Doctors Seek to Intervene against ObamaCare at U.S. Supreme Court

In a special motion, the Association of American Physicians & Surgeons today requested the right to intervene in the ObamaCare cases before the U.S. Supreme Court. The Patient Protection and Affordable Care Act, more commonly known as ObamaCare, has an enormous impact on physicians and patients. AAPS has moved the High Court to be a direct participant in this historic proceeding.

AAPS filed its motion Wednesday, Dec 7. This is in anticipation of the Supreme Court’s upcoming conference on Dec 9, its last conference in 2011.

The other major physician organizations are absent at this most critical moment. The American Medical Association has been nowhere to be found in this proceeding that will decide the fate of medicine. State medical societies have also been silent in this proceeding.

AAPS’s request to intervene seeks to ensure that the last-minute ploy of recharacterizing the ObamaCare penalty for not buying health insurance as a tax does not prevail. When Democratic legislators railroaded ObamaCare through Congress in March 2010, they insisted that it did not impose a tax. Indeed, some of the ObamaCare supporters had promised the American people that they would not support a tax increase. Throughout the litigation, the Obama Administration has likewise been adamant that its law does not impose taxes.

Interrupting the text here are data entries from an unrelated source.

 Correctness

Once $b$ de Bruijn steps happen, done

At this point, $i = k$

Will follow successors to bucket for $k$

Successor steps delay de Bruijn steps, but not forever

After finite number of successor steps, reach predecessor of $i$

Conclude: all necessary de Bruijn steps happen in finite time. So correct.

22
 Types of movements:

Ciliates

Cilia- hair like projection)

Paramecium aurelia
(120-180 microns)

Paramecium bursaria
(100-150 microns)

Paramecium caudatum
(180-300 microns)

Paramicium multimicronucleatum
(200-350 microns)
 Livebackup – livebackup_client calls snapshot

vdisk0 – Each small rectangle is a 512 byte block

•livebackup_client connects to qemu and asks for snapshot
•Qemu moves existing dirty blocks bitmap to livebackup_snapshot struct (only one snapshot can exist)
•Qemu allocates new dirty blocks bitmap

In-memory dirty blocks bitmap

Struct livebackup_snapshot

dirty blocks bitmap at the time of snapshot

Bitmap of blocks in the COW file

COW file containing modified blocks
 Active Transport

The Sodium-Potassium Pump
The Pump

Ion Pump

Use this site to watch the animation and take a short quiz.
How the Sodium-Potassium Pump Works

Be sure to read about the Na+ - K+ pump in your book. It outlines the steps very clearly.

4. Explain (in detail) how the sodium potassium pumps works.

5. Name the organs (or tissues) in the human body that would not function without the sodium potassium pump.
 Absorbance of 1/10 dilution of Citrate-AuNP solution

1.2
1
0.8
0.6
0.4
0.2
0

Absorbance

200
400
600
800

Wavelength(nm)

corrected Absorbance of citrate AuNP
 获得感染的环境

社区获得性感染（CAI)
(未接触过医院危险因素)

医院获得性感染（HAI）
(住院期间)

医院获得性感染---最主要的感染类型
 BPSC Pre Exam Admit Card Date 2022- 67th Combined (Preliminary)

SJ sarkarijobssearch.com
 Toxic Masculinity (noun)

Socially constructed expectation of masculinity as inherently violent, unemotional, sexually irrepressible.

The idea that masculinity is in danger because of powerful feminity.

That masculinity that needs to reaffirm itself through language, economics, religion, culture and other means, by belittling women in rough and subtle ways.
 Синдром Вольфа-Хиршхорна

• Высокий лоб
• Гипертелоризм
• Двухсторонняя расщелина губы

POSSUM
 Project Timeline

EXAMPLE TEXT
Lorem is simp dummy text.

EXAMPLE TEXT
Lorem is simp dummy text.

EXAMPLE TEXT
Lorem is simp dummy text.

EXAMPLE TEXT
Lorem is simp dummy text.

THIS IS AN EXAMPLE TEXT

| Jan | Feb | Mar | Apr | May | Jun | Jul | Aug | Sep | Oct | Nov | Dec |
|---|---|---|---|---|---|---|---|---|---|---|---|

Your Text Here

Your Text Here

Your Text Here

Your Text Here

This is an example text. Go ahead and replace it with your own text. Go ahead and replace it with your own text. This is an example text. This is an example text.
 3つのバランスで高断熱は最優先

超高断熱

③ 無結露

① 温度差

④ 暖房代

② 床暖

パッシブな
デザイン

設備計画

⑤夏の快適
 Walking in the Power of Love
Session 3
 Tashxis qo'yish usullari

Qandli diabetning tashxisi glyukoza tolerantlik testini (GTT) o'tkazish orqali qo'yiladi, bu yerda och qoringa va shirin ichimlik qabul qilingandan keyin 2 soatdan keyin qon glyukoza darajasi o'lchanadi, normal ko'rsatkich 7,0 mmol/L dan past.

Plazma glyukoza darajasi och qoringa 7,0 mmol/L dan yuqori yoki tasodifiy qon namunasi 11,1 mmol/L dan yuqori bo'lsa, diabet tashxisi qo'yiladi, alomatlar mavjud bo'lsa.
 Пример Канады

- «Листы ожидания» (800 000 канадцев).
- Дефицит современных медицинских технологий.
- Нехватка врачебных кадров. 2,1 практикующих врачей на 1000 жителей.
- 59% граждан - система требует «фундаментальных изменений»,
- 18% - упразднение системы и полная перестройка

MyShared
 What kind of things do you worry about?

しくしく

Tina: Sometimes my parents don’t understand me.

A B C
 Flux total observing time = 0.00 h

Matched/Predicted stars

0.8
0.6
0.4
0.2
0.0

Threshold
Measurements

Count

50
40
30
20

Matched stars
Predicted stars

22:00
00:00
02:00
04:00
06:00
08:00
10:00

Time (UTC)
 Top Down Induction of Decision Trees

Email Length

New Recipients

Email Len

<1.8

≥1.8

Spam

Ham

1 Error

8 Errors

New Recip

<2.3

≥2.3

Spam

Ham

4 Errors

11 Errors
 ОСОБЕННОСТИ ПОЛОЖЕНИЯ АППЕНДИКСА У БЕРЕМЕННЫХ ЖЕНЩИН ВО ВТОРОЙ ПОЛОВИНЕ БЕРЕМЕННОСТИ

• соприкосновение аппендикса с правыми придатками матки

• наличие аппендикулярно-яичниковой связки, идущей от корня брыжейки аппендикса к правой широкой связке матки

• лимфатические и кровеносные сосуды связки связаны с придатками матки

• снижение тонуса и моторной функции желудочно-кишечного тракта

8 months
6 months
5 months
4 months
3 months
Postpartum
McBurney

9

But at the 11th hour, a new argument has been raised asserting that the penalty in ObamaCare is somehow a tax, and that therefore the Court lacks the power to review it. The Anti-Injunction Act, 26 U.S.C. §7421(a), limits the power of federal courts to consider challenges to taxes.

AAPS, on behalf of physicians, seeks to end that argument by pointing out that ObamaCare is harming medical practices and patients already, regardless of the label on its penalty. AAPS clearly has legal standing to challenge ObamaCare because AAPS’s physician members suffer injuries now, and (unlike the States) AAPS physicians do not have any remedy later to recoup their losses if ObamaCare is invalidated years in the future.

AAPS has thus moved to intervene to ensure that ObamaCare is not upheld by the U.S. Supreme Court based on a technicality and semantics. A decision by the High Court on AAPS’s motion may come as soon as Monday, Dec 12.